**Task requirements**:
Reproduce exactly, leaving out pictures, each line from the one holding "Lot. 27, 박수근, 1914-1965, >, oil" through the final line of the listing, and add nothing.

□ □ □ □ □

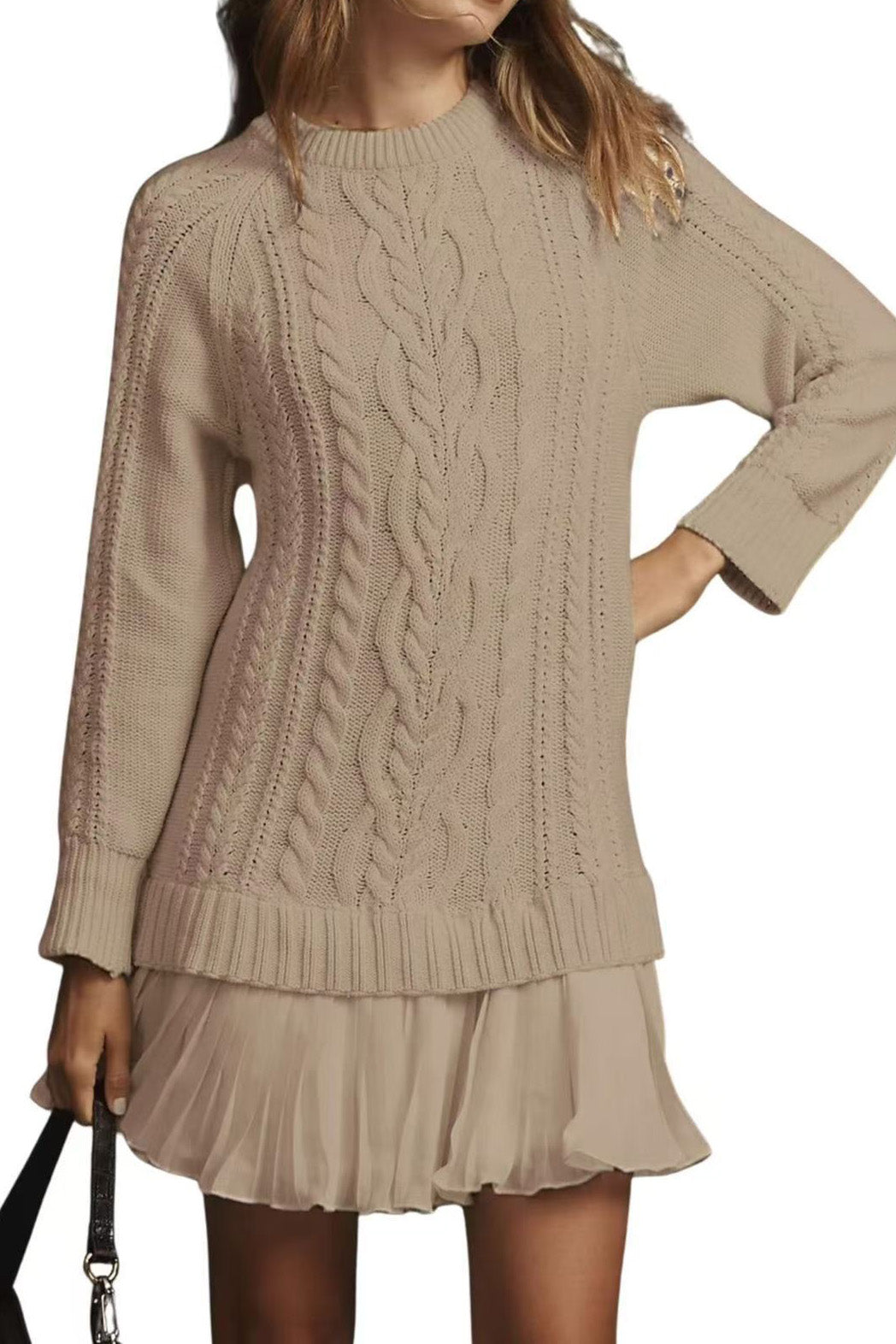 Casual Twist Sweater Mini Dress Lavish Daily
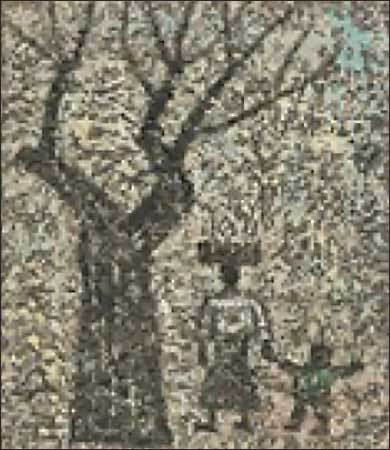 Lot. 27, 박수근, 1914-1965, >, oil on masonite, 13.5×11.5cm, 1964, 2억 8000만원-5억원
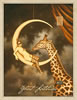 giraffe art card david delamare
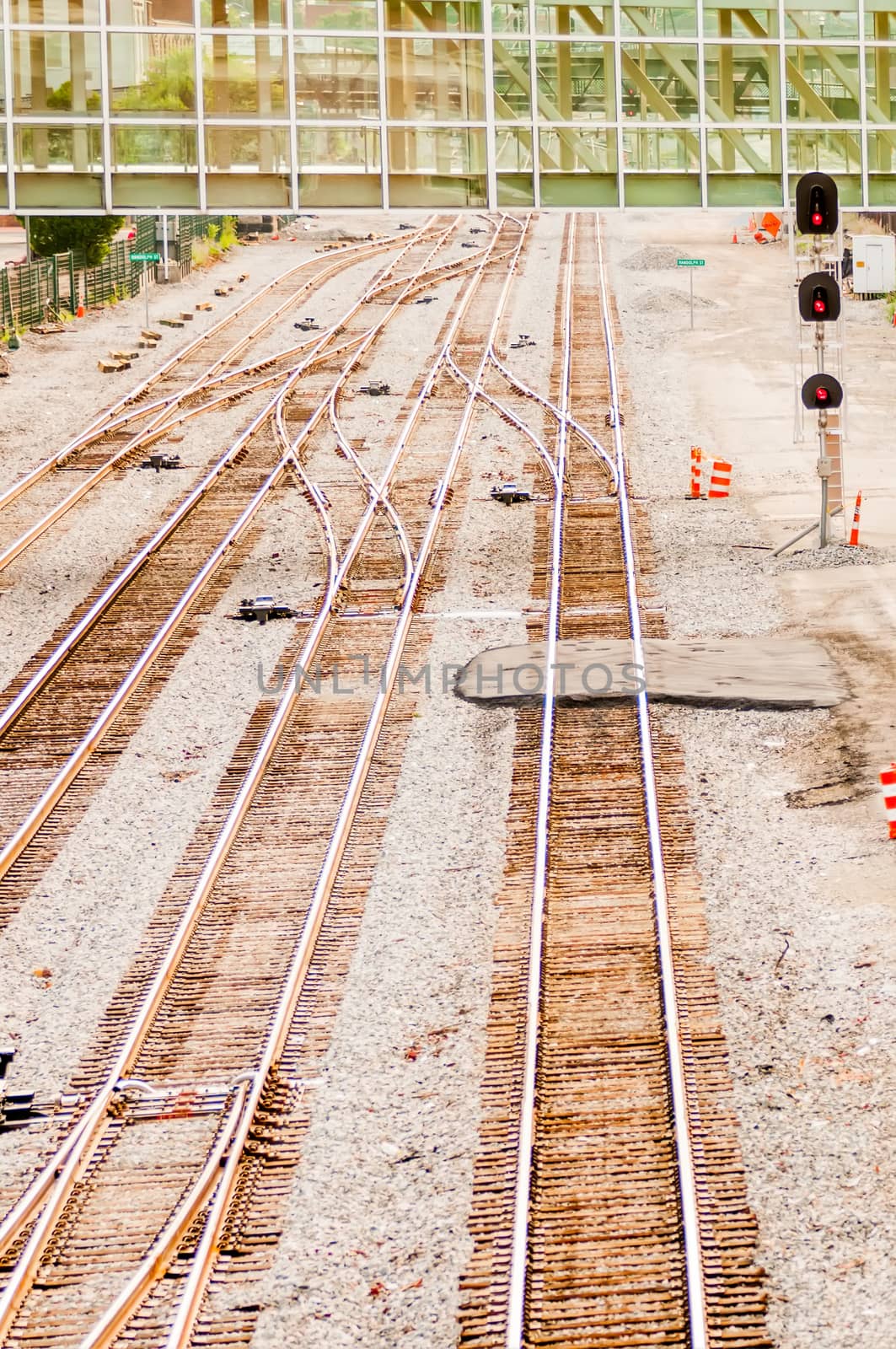 Full Frame of Railroad Tracks by digidreamgrafix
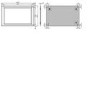 Rectangular Bathroom Mirror 1000 x 600mm - Tucana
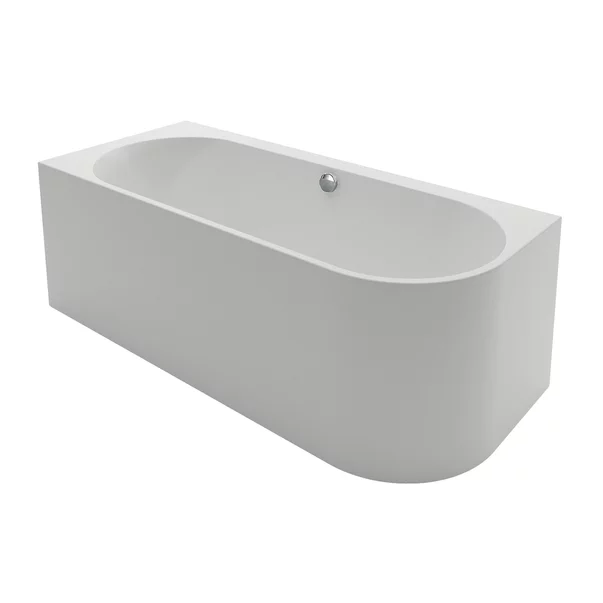 Cada freestanding Kreiner Andrea 175x75 cm finisaj alb stanga lipita de perete BTW [1]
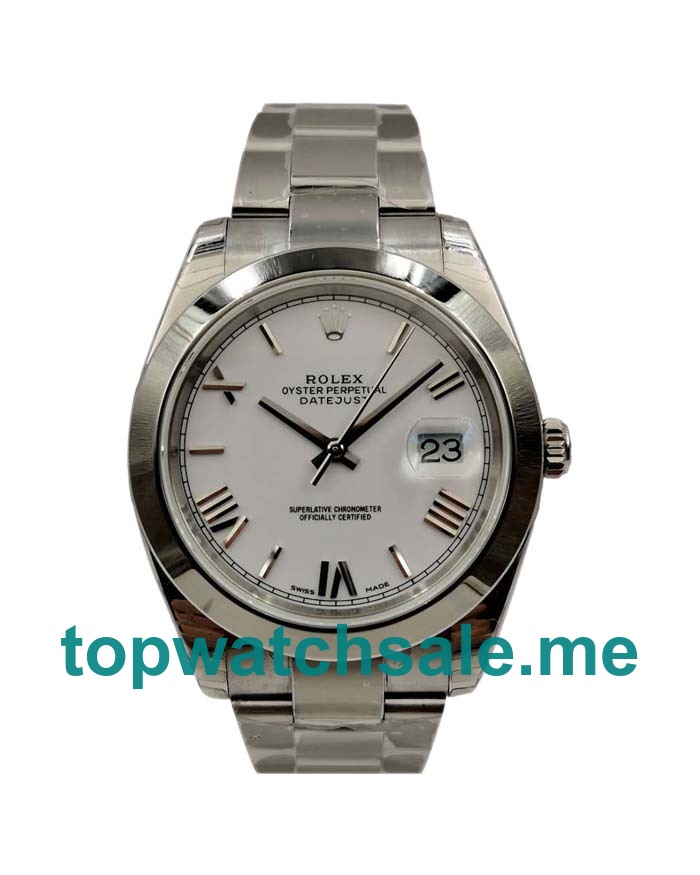 40MM Swiss Men Rolex Datejust 116200 Ceramic White Dials Replica Watches UK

□ □ □ □ □

**Solution for this task**:
 Lot. 27, 박수근, 1914-1965, >, oil on masonite, 13.5×11.5cm, 1964, 2억 8000만원-5억원
 giraffe art card david delamare
 Full Frame of Railroad Tracks by digidreamgrafix
 Rectangular Bathroom Mirror 1000 x 600mm - Tucana
 Cada freestanding Kreiner Andrea 175x75 cm finisaj alb stanga lipita de perete BTW [1]
 40MM Swiss Men Rolex Datejust 116200 Ceramic White Dials Replica Watches UK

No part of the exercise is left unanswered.